Getting started doing development on the DP code can be quite challenging. You can get a copy of the source code quite readily, but creating a system to test any changes gets complicated due to the code dependencies — primarily its tight integration with phpBB.

For a long time now, developers could request an account on our TEST server which has all the prerequisites installed, including a shared database with loaded data. There are a few downside with using the TEST server, however. The primary one being that everyone is using the shared database, significantly limiting the changes that could be made without impacting others. Another downside is that you need internet connectivity to do development work.

Having a way to do development locally on your desktop would be ideal. Installations on modern desktops are almost impossible, however, given our current dependency on magic quotes, a “feature” which has us locked on PHP 5.3, a very archaic version that no modern Linux desktop includes.

Environments like this are a perfect use case for virtual machines. While validating the installation instructions on the recent release I set out to create a DP development VM. This ensured that our instructions could be used to set up a fully-working installation of DP as well as produce a VM that others could use.

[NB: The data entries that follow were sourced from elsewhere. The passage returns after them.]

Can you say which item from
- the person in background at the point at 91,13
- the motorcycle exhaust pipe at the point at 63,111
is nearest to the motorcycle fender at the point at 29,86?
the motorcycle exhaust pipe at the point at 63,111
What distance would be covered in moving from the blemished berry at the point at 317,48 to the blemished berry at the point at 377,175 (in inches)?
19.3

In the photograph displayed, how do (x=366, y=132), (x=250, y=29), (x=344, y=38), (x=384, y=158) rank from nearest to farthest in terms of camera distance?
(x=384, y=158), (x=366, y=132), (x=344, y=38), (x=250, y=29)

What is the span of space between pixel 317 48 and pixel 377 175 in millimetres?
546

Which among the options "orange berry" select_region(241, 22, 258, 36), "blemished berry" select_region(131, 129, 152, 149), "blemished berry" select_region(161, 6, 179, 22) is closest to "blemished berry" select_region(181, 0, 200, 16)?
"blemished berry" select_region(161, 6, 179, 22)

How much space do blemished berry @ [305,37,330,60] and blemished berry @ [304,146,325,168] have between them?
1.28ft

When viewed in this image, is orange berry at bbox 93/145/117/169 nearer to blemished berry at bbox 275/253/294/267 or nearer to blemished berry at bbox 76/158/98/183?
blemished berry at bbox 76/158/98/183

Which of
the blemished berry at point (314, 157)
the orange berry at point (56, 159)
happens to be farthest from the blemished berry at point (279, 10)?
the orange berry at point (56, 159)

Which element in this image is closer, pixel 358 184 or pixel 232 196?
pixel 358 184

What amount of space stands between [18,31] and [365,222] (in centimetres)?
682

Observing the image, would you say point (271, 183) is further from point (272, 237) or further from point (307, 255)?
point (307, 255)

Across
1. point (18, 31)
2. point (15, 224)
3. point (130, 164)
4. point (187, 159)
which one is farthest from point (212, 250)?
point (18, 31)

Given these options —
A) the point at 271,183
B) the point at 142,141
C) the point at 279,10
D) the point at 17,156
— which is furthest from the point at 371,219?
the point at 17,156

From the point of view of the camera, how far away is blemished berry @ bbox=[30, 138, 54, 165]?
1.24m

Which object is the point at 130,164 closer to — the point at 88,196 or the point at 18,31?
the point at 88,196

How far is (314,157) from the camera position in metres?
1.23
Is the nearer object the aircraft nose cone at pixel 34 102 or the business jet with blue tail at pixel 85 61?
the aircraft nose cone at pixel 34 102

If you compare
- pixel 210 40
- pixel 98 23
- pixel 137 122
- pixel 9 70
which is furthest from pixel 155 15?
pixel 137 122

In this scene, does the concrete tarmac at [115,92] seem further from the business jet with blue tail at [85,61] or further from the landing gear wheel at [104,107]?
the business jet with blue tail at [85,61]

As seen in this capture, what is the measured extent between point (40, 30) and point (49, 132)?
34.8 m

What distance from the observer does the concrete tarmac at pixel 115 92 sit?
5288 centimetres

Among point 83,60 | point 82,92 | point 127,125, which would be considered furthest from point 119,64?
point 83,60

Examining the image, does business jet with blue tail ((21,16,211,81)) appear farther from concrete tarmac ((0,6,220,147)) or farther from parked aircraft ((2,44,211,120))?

The DP development VM is a VMware VM running Ubuntu 12.04 LTS with a fully-working installation of DP. It comes pre-loaded with a variety of DP user accounts (proofer, project manager, admin) and even a sample project ready for proofing. The VM is running the R201601 release of DP source directly from the master git repo, so it’s easy to update to newer ‘production’ milestones when they come out. With the included instructions a developer can start doing DP development within minutes of downloading the VM.

I used VMware because it was convenient as I already had Fusion on my Mac and that VMware Player is freely available for Windows and Linux. A better approach would have been VirtualBox1 as it’s freely available for all platforms. Thankfully it should be fairly straightforward to create a VirtualBox VM from the VMware .vmdk (I leave this as an exercise to another developer).

After I had the VM set up and working I discovered vagrant while doing some hacking on OpenLibrary. If I had to create the VM again I would probably go the vagrant route. Although I expect it would take me a lot longer to set up it would significantly improve the development experience.

It’s too early to know if the availability of the development VM will increase the number of developers contributing to DP, but having yet another tool in the development tool-box can’t hurt.

1 Although I feel dirty using VirtualBox because it’s owned by Oracle. Granted, I feel dirty using MySQL for the same reason…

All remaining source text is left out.